- Neuroscience student wins place on British Neuroscience Association scholars programme
- Tamara Tasnim Wahid is the only undergraduate student in the UK to be accepted on scheme
- Programme aims to support students from diverse backgrounds
An Aston University neuroscience student has beaten off stiff competition to secure a place on the British Neuroscience Association’s inaugural Scholars programme.
Tamara Tasnim Wahid, 21, from Small Heath, Birmingham, is in her final year of study at Aston University and was one of only seven students from across the UK to be awarded a place on the competitive BNA programme. Tamara was also the only undergraduate student to be accepted. The British Neuroscience Association (BNA) is the largest UK organisation representing and promoting neuroscience and neuroscientists.
The BNA Scholars programme, which launched this year, was created with the aim of supporting students from diverse backgrounds in neuroscience in consultation with BNA members and others interested in improving representation, diversity and equity in neuroscience ..
Tamara Tasnim Wahid said:
“I feel very fortunate and thankful for this opportunity because the BNA team is so supportive. Recently I was encouraged by the team to attend the BNA2021 Festival, which helped me gain an insight into research from neuroscience institutions across Europe.
“Also, with guidance and direction from Aston University’s Neuroscience Department, I got the opportunity to give a presentation at the festival. This was an amazing opportunity and enabled me to develop skills in public speaking and research dissemination.
“Through the BNA Scholars mentorship programme, I have gained a new support network. This takes away some of the intimidation of being an early career researcher, as I get to learn from my more experienced cohort peers. I look forward to the next three years of the BNA Scholars scheme and diversifying my experiences as a scientist.”
The three-year scholars programme seeks to build a supportive community through networking opportunities, bursaries and mentorship. The scholars will receive at least four to six sessions with their mentor each year, free membership to both the BNA and the Federation of European Neuroscience Societies (FENS), funding towards attending the Festival of Neuroscience, as well as funding towards the European FENS Forum and other networking opportunities within the association.
Gavin Woodhall, professor of neuropharmacology and co-director of the Aston Institute for Health and Neurodevelopment at Aston University said:
“We are delighted and proud that Tamara has received this recognition, which is testament to her drive and enthusiasm for neuroscience – she is a real credit to our course.”

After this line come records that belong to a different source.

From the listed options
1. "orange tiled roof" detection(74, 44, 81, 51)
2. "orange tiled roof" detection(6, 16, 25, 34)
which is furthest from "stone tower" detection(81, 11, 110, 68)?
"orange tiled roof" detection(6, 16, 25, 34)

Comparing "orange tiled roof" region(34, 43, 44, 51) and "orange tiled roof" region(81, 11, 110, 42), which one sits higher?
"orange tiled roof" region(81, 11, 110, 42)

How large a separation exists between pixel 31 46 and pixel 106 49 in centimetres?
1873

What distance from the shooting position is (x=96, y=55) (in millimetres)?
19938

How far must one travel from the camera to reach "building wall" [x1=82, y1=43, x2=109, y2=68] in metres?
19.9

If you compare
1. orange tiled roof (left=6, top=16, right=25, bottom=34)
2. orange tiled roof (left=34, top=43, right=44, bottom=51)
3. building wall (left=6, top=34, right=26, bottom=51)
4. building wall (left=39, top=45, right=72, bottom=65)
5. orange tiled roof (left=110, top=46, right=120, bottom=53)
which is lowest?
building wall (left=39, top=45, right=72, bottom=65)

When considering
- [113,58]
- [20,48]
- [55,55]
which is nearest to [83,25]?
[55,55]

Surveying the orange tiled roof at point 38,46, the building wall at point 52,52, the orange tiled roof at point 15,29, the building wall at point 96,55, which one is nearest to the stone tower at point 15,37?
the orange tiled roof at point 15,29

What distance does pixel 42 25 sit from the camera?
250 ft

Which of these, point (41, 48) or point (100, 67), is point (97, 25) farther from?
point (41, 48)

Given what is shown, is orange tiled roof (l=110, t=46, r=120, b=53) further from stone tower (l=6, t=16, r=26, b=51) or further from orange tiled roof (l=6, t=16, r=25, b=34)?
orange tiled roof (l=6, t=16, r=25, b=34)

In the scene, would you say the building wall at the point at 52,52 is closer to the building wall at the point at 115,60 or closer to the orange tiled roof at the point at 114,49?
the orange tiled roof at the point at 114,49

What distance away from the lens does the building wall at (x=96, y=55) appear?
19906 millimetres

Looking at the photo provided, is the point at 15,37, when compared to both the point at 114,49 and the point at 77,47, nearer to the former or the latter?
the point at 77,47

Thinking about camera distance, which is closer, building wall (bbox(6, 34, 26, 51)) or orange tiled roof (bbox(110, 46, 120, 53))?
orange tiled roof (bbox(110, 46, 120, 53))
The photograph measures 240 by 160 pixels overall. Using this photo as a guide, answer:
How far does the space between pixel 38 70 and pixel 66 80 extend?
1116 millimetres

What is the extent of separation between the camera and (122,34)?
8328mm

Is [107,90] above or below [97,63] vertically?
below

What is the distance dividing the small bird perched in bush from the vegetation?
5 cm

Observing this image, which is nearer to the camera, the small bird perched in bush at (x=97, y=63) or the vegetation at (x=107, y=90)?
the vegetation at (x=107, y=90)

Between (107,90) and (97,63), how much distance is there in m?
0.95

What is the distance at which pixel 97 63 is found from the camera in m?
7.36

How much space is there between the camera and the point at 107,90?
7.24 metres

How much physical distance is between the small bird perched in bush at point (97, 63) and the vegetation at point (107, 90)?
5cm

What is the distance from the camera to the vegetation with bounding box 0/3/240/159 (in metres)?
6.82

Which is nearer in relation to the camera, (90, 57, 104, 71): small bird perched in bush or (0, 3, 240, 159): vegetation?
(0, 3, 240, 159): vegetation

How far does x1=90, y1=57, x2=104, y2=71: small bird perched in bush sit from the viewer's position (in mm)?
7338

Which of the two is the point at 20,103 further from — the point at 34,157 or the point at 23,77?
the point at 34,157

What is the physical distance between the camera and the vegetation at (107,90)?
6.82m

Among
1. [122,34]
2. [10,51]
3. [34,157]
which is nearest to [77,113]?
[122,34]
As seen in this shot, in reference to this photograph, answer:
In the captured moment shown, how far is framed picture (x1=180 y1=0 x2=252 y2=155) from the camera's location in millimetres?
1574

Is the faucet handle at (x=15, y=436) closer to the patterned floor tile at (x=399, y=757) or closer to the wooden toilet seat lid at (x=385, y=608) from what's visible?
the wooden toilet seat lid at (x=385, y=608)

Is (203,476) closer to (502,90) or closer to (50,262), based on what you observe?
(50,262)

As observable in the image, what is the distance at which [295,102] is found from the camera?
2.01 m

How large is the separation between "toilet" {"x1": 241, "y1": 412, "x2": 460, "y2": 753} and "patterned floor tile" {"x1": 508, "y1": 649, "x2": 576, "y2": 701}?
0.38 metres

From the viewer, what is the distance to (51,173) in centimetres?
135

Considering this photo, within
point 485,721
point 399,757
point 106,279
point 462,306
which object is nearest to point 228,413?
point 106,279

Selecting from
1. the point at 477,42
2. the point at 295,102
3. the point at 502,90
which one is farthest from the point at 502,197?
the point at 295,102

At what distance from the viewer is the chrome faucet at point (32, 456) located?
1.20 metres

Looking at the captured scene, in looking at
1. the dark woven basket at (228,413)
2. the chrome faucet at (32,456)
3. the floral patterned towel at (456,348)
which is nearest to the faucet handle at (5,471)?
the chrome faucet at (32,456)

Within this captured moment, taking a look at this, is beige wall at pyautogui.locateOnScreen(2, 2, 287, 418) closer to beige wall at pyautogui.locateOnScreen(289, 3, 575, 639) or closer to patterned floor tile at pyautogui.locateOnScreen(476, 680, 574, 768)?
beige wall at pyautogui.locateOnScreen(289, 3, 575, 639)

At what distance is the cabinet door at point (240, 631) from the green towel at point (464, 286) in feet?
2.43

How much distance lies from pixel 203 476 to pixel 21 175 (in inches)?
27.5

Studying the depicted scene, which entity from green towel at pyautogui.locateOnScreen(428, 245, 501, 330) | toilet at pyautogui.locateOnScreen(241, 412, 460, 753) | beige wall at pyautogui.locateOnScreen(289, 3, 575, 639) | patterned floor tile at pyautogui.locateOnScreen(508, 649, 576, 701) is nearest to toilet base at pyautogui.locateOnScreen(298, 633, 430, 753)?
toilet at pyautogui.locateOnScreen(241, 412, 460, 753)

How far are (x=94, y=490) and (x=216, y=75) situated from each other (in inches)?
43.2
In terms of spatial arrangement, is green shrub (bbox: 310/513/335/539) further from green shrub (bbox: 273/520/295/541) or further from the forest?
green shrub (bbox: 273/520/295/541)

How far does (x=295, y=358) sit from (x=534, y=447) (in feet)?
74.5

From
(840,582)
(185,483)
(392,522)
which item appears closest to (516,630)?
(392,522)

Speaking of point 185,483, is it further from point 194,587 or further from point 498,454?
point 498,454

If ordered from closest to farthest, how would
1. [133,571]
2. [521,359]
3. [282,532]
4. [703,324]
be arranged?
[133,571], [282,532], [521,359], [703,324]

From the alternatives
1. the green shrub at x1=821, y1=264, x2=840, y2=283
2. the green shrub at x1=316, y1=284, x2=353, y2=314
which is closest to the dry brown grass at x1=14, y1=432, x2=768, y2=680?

Anne Cooke, chief executive of the British Neuroscience Association, said:
“We are absolutely delighted to welcome our scholars to the programme. After receiving a competitive 78 applications, we offer our heartfelt congratulations to the selected applicants and greatly look forward to working with our first cohort of BNA Scholars.”
- Notes to editors
About Aston University
Founded in 1895 and a University since 1966, Aston is a long established university led by its three main beneficiaries – students, business and the professions, and our region and society. Aston University is located in Birmingham and at the heart of a vibrant city and the campus houses all the university’s academic, social and accommodation facilities for our students. Professor Alec Cameron is the Vice-Chancellor & Chief Executive.
Aston University was named University of the Year 2020 by The Guardian and the University’s full time MBA programme has been ranked in the top 100 in the world in the Economist MBA 2021 ranking. The Aston MBA has been ranked 12th in the UK and 85th in the world. The University also has TEF Gold status in the Teaching Excellence Framework.
About the British Neuroscience Association (BNA)
BNA members' interests cover the whole range of neuroscience, from ion channels to whole animal behaviour to real-life applications in the clinic and beyond. The origins of the BNA stretch back to the 1960s, when informal meetings of neuroscientists in the pub became formalised into what was then known as the Brain Research Association.
Through UK-wide activities and events, collaborations, campaigns and lobbying, the BNA, which has around 2,000 members, represents the voices of everyone interested in neuroscience, from researchers and clinical scientists to students and members of the public.